PROBLEM: Return each line below exactly as it reads, and omit any image in it.

EXERCISE INPUT:
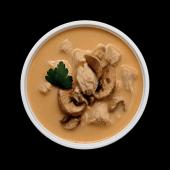 Sopa thai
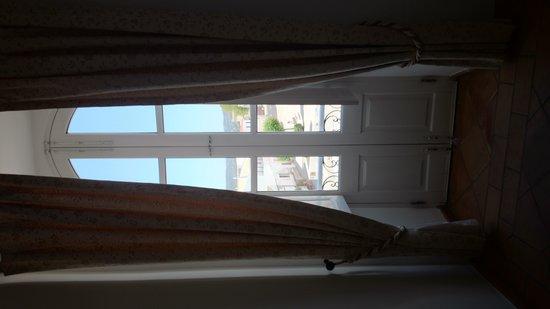Casa de Estoi: Bedroom Interior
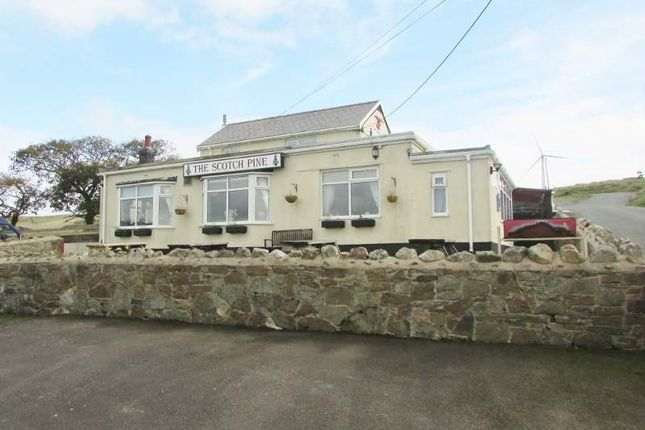 Thumbnail Pub/bar for sale in The Scotch Pine Inn, Ammanford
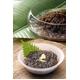 Okinawa Bijou 浜比嘉の塩もずく 450g×4パック - 縮小画像4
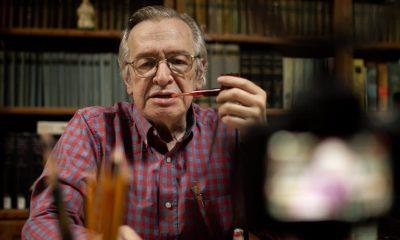 Olavo de Carvalho sugere criação de 'militância bolsonarista organizada' 45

TASK RESPONSE:
 Sopa thai
Casa de Estoi: Bedroom Interior
 Thumbnail Pub/bar for sale in The Scotch Pine Inn, Ammanford
 Okinawa Bijou 浜比嘉の塩もずく 450g×4パック - 縮小画像4
 Olavo de Carvalho sugere criação de 'militância bolsonarista organizada' 45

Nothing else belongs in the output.